Electrocardiogram analysis for cardiac arrhythmia classification and prediction through self attention based auto encoder.

作者信息

Shah Ameet, Singh Dhanpratap, Mohamed Heba G, Bharany Salil, Rehman Ateeq Ur, Hussen Seada

机构信息

School of Computer Science and Engineering, Lovely Professional University, Grand Trunk Rd, Phagwara, 144411, Punjab, India.

Department of Electrical Engineering, College of Engineering , Princess Nourah bint Abdulrahman University, Riyadh, P.O. Box 84428, 11671, Saudi Arabia.

出版信息

Sci Rep. 2025 Mar 18;15(1):9230. doi: 10.1038/s41598-025-93906-5.

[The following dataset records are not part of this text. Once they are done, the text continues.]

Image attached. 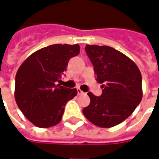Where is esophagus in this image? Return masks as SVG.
<instances>
[{
    "instance_id": "34e87169",
    "label": "esophagus",
    "mask_w": 159,
    "mask_h": 159,
    "mask_svg": "<svg viewBox=\"0 0 159 159\" xmlns=\"http://www.w3.org/2000/svg\"><path fill=\"white\" fill-rule=\"evenodd\" d=\"M77 93H78V95H82V94H84V92L81 91L80 88H77Z\"/></svg>"
}]
</instances>
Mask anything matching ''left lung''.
I'll return each mask as SVG.
<instances>
[{
  "instance_id": "left-lung-1",
  "label": "left lung",
  "mask_w": 159,
  "mask_h": 159,
  "mask_svg": "<svg viewBox=\"0 0 159 159\" xmlns=\"http://www.w3.org/2000/svg\"><path fill=\"white\" fill-rule=\"evenodd\" d=\"M85 52L102 93L97 97L88 92L91 102L83 113L98 127H113L131 115L141 102V72L131 59L111 46L86 45Z\"/></svg>"
}]
</instances>
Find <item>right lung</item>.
Returning a JSON list of instances; mask_svg holds the SVG:
<instances>
[{"mask_svg":"<svg viewBox=\"0 0 159 159\" xmlns=\"http://www.w3.org/2000/svg\"><path fill=\"white\" fill-rule=\"evenodd\" d=\"M80 46L55 44L31 54L18 68L15 79V100L22 113L40 128L57 125L76 89L59 83L68 61L80 53Z\"/></svg>","mask_w":159,"mask_h":159,"instance_id":"add662e5","label":"right lung"}]
</instances>
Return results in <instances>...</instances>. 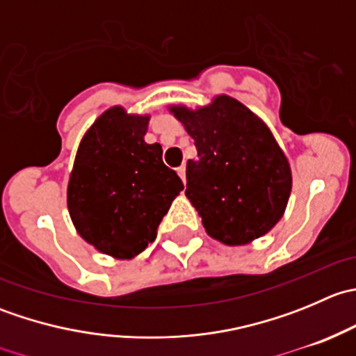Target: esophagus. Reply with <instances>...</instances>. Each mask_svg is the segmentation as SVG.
<instances>
[{
  "label": "esophagus",
  "instance_id": "34e87169",
  "mask_svg": "<svg viewBox=\"0 0 356 356\" xmlns=\"http://www.w3.org/2000/svg\"><path fill=\"white\" fill-rule=\"evenodd\" d=\"M177 174H179V177L182 179V182H186V167L184 165H181V167L177 168Z\"/></svg>",
  "mask_w": 356,
  "mask_h": 356
}]
</instances>
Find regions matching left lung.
<instances>
[{
    "label": "left lung",
    "mask_w": 356,
    "mask_h": 356,
    "mask_svg": "<svg viewBox=\"0 0 356 356\" xmlns=\"http://www.w3.org/2000/svg\"><path fill=\"white\" fill-rule=\"evenodd\" d=\"M195 139L198 158L186 167V196L208 234L229 246L267 234L284 215L291 168L267 125L231 96L198 110L170 106Z\"/></svg>",
    "instance_id": "8db88e82"
}]
</instances>
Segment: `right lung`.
Returning <instances> with one entry per match:
<instances>
[{"label": "right lung", "instance_id": "1", "mask_svg": "<svg viewBox=\"0 0 356 356\" xmlns=\"http://www.w3.org/2000/svg\"><path fill=\"white\" fill-rule=\"evenodd\" d=\"M148 115L106 110L82 138L67 189L79 234L102 253L132 258L156 239L158 225L184 184L145 141Z\"/></svg>", "mask_w": 356, "mask_h": 356}]
</instances>
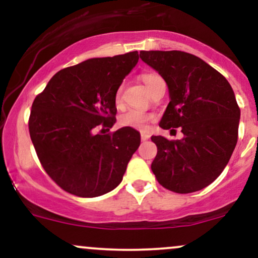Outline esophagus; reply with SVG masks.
Here are the masks:
<instances>
[{"instance_id": "esophagus-1", "label": "esophagus", "mask_w": 258, "mask_h": 258, "mask_svg": "<svg viewBox=\"0 0 258 258\" xmlns=\"http://www.w3.org/2000/svg\"><path fill=\"white\" fill-rule=\"evenodd\" d=\"M150 138V135H148V133H144V132H142L141 133V139H142V142H146V141H148V139Z\"/></svg>"}]
</instances>
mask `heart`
<instances>
[{
  "instance_id": "b5f03b06",
  "label": "heart",
  "mask_w": 258,
  "mask_h": 258,
  "mask_svg": "<svg viewBox=\"0 0 258 258\" xmlns=\"http://www.w3.org/2000/svg\"><path fill=\"white\" fill-rule=\"evenodd\" d=\"M142 81L144 82V85L147 86L148 90L153 92L155 90V87L161 82H164V80L160 75L155 73H147L142 75ZM121 100V88H117L116 93H115V102L120 103ZM153 115L149 112L137 110V109H130L123 112L120 116L119 122L121 126L123 127H131V128L139 130V131H146L148 123L153 120Z\"/></svg>"
}]
</instances>
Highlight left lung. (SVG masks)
I'll return each instance as SVG.
<instances>
[{
  "label": "left lung",
  "instance_id": "left-lung-1",
  "mask_svg": "<svg viewBox=\"0 0 258 258\" xmlns=\"http://www.w3.org/2000/svg\"><path fill=\"white\" fill-rule=\"evenodd\" d=\"M139 55L168 86L171 100L160 127H180L184 135L176 141L152 136L158 148L153 173L174 193L200 190L222 173L238 142L240 108L232 86L190 53L142 51Z\"/></svg>",
  "mask_w": 258,
  "mask_h": 258
}]
</instances>
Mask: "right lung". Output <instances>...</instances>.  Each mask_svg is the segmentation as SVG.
<instances>
[{
	"instance_id": "add662e5",
	"label": "right lung",
	"mask_w": 258,
	"mask_h": 258,
	"mask_svg": "<svg viewBox=\"0 0 258 258\" xmlns=\"http://www.w3.org/2000/svg\"><path fill=\"white\" fill-rule=\"evenodd\" d=\"M138 59L136 51L65 68L32 103L29 132L37 158L68 193L99 197L122 180L141 135L131 127L105 130L116 121L115 93Z\"/></svg>"
}]
</instances>
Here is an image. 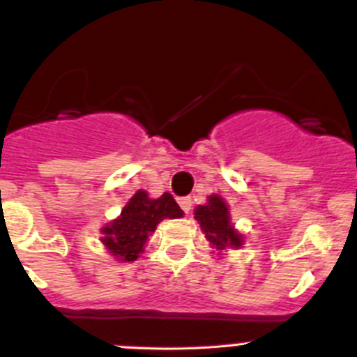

DOI:10.1038/s41598-025-93906-5
PMID:40097668
原文链接:https://pmc.ncbi.nlm.nih.gov/articles/PMC11914083/
Abstract

Sudden cardiac arrest among young people is a recent worldwide risk, and it is noticed that people with cardiac arrhythmia are more susceptible to various heart diseases. Manual classification can be error-prone, and certainly, there is a need for automation to classify ECG signals to predict cardiac arrhythmia accurately. The proposed self-attention artificial intelligence auto-encoder algorithm proved an effective cardiac arrhythmia classification strategy with a novel modified Kalman filter pre-processing. We achieved 24.00 SNRimp, 0.055 RMSE, 22.1 PRD% for -5db, 20.4 SNRimp, 0.0245 RMSE, 12 PRD% whereas 14.05 SNRimp, 0.010 RMSE, and 7.25 PRD%, which reduces the ECG signal noise during the pre-processing and improves the visibility of the QRS complex and R-R peaks of ECG waveform. The extracted features were used in network of neurons to execute the classification for MIT-BIH arrhythmia databases using the newly developed self-attention autoencoder (AE) algorithm. The results are compared with existing models, revealing that the proposed system outperforms the classification and prediction of cardiac arrhythmia with a precision of 99.91%, recall of 99.86%, and accuracy of 99.71%. It is confirmed that self-attention-AE training results are promising, and it benefits the diagnosis of ECGs for complex cardiac conditions to solve real-world heart problems.

摘要

年轻人心脏骤停是近期全球面临的一种风险,并且人们注意到患有心律失常的人更容易患各种心脏病。人工分类容易出错,当然,需要自动化来对心电图信号进行分类,以准确预测心律失常。所提出的自注意力人工智能自动编码器算法被证明是一种有效的心律失常分类策略,采用了新颖的改进卡尔曼滤波器预处理。对于-5db,我们实现了24.00的信噪比改善(SNRimp)、0.055的均方根误差(RMSE)、22.1%的百分比残差(PRD);对于其他情况,分别为20.4的SNRimp、0.0245的RMSE、12%的PRD,以及14.05的SNRimp、0.010的RMSE和7.25%的PRD,这在预处理过程中降低了心电图信号噪声,提高了心电图波形的QRS复合波和R-R波峰的可见性。提取的特征被用于神经元网络,以使用新开发的自注意力自动编码器(AE)算法对麻省理工学院-比哈尔心律失常数据库进行分类。将结果与现有模型进行比较,结果表明所提出的系统在心律失常的分类和预测方面表现出色,精确率为99.91%,召回率为99.86%,准确率为99.71%。证实了自注意力自动编码器的训练结果很有前景,它有助于诊断复杂心脏状况的心电图,以解决现实世界中的心脏问题。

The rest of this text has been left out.